- DOCUMENT PASSAGE:
Stat 225 Transition

To continuous distritbutions, confidence interals, and hypothesis testing

Tue, Feb 13, 2024

What we know now

We know some probability theory,
We know what discrete random variables are,
We know what their distributions are -
- especially the binomial distribution!

Probability theory

When we say probability theory, we understand that

We’re talking about a sample space \(\Omega\) together with a function \(P\) that assigns probabilities to subsets of \(\Omega\).
We understand that \(P\) should satisfy
- \(P(\Omega) = 1\),
- \(P(\varnothing) = 0\), and
- For disjoint subsets \(A_i \subset \Omega\), \[P\left(\bigcup_{i} A_i\right) = \sum_i P(A_i).\]
- We know how to compute probability using tools like
  - Independence and mutual exclusivity,
  - Counting techniques, and
  - Conditional probability.

We are probably most comfortable with finite sample spaces - for example, the set of possible draws from a deck of cards.

Random variables

We understand that

A random variable is a real valued function defined on a sample space, often denoted \(X\) or \(Y\) or some such.
We don’t compute the value of a random variable, rather it takes on values randomly according to some distribution.
A random variable defined on a discrete sample space (like a finite set or the set of integers) is called a discrete random variable.
The distribution of a discrete random variable can be defined by assigning a non-negative mass to each element of the sample space. We might denote that by \(P(X=i)\).
We can that probability computation to subsets via \[P(X \in A) = \sum_{i\in A} P(X = i).\]

The binomial distribution

The binomial distribution with weight \(p\) is a specific discrete distribution defined on \(\{0,1,2,\ldots,n\}\). If \(X\) is binomially distributed, then \[P(X=k) = \binom{n}{k} p^k (1-p)^{n-k}.\] If \(B_i\) represents the outcome of a trial (\(B_i=1\) for success and \(B_i=0\) for failure), then \[X = \sum_{i=1}^n B_i\] is binomially distributed. That is, the binomial distribution represents the probability of \(k\) successes in \(n\) trials.

Visualizing the binomial distribution

It’s worth having a picture of the binomial distribution in mind:

Where we’re going from here

Continuous distributions
- especially the normal distribution
Fitting the normal distribution to the binomial
Applying those ideas to the analysis of data
Learning how to do these things on the computer.

The binomial and the normal

As it turns out, a binomial distribution is very well approximated by a continuous distribution, called the normal distribution, as long as it has the same mean and standard deviation. That’s great because it means that we can infer information about one from the other.

Data

We would like to develop skills in manipulating data. Python makes it easy!

Code

import pandas as pd
df = pd.read_csv('https://marksmath.org/data/cdc.csv')

- EXERCISE REQUIREMENTS: Pick up the Stat 225 lecture notes on moving to continuous distributions right after the line of code that loads the CSV file, and write the next part.

- THE DATA:
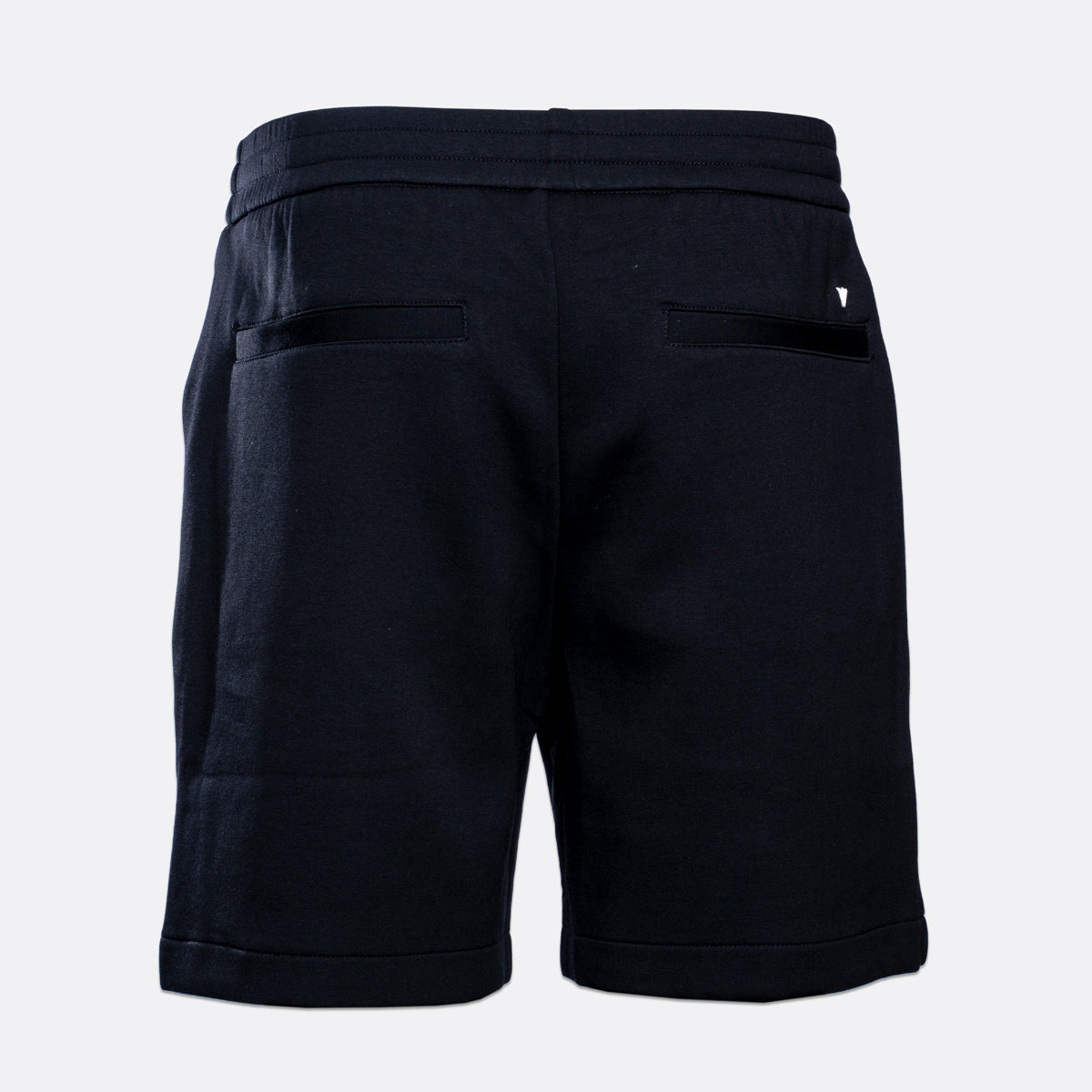 Rear view of dark navy sweat shorts with an elastic waistband, side pockets, and a small white embroidered logo on the back right pocket, shown on a light gray background. Emporio Armani Shorts. Sakk Menswear Southampton.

- RESULT OF THIS TASK:
df

	genhlth	exerany	hlthplan	smoke100	height	weight	wtdesire	age	gender
0	good	0	1	0	70	175	175	77	m
1	good	0	1	1	64	125	115	33	f
2	good	1	1	1	60	105	105	49	f
3	good	1	1	0	66	132	124	42	f
4	very good	0	1	0	61	150	130	55	f
...	...	...	...	...	...	...	...	...	...
19995	good	1	1	0	66	215	140	23	f
19996	excellent	0	1	0	73	200	185	35	m
19997	poor	0	1	0	65	216	150	57	f
19998	good	1	1	0	67	165	165	81	f
19999	good	1	1	1	69	170	165	83	m

20000 rows × 9 columns

Graphics

Plotting a histogram is easy with Pandas/Python.

Code

df.hist(column = ['height'], bins = 20, grid=False, edgecolor='black', figsize = (12,6));

More graphics

With a little more work, we can illustrate how the histogram is tied to data and the normal distribution

Code

import numpy as np
import matplotlib.pyplot as plt
from scipy.stats import norm

# Extract 2000 rows
df = df.iloc[0:2000]
# and plot
df.hist(column = ['height'], grid=False, 
    edgecolor='black', figsize = (12,6), density=True);

# Plot points below the histogram
z = df.height.apply(lambda z: -0.001)
plt.plot(df.height.apply(lambda x: x+np.random.random()), z, 'ok', alpha = 0.02)

# Compute and plot the normal pdf
m = df.height.mean()
s = df.height.std()
x = np.linspace(50,85,500)
y = norm.pdf(x,m,s)
plt.plot(x,y, '-');

Why?

Why would we do all this?

Because we’re using the normal distribution to model reality!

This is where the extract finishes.